The end is near for physician payment cut dilemma
Take the race for the Democratic presidential candidate. It seemingly had been moving at the pace of molasses for more than a month. Like an instant replay in boxing, Barack Obama or Hillary Clinton had been slugging it out in slow motion.
Which is why last night had an almost surreal quality. Could it actually be true? Could Obama really have clinched the nomination? No. You almost have to pinch yourself that this tug-of-war could actually be over.
Long-term care providers likely are chuckling at this tortuous game of wait-and-see. After all, waiting seems to be a regular part of life in the industry.
But thankfully, the clock finally has started ticking in this arena as well. For example, the time seems to be nearing at last when the issue of physician payment cuts will be put to eternal rest – or at least for an annual slumber.

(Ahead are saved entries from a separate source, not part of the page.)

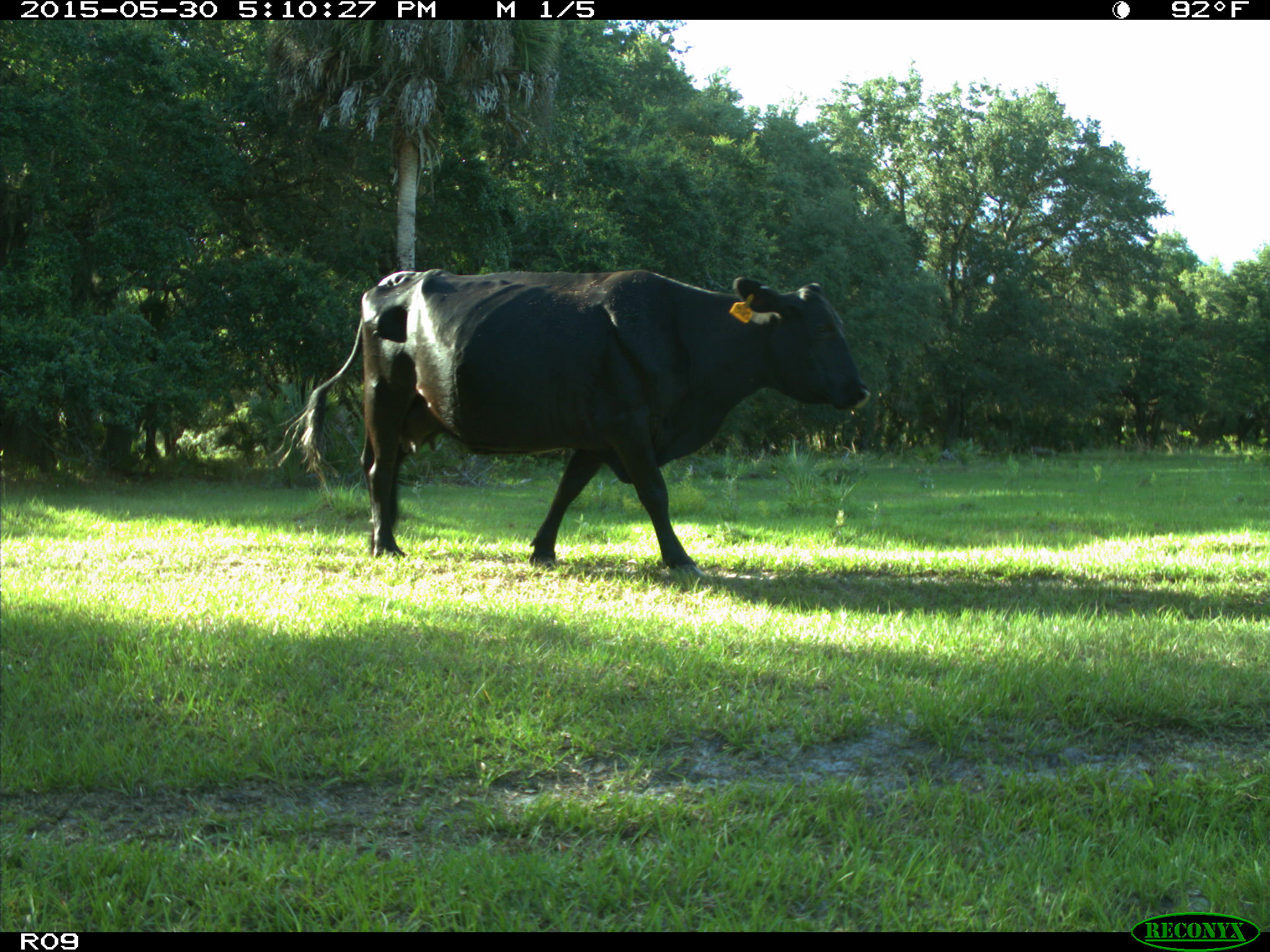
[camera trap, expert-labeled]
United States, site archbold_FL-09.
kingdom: Animalia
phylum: Chordata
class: Mammalia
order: Artiodactyla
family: Bovidae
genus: Bos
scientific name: Bos taurus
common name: domestic cow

Legislators are moving to stop the 10.6% cut, which is scheduled to occur on July 1. What has bothered nursing home providers is the possibility that lawmakers might dig into the skilled nursing facility market-basket update to pay to restore the physician payments. So far, that has not happened. You can’t stop fretting yet, but at least you know a resolution likely is coming.
Providers have been holding their breath on other pending developments that are likely to figure themselves out in some fashion. The Medicare therapy caps extension process, for one, is expiring at the end of the month. Action, let’s hope, is forthcoming.
Deadlines are not always easy to make, but they serve a purpose. They force action. Whether it works in one’s favor, of course, is the big question. I’m for moving it along.
In the possible case of Clinton, it’s not easy to withdraw from the presidential race, but at some point it has to be done.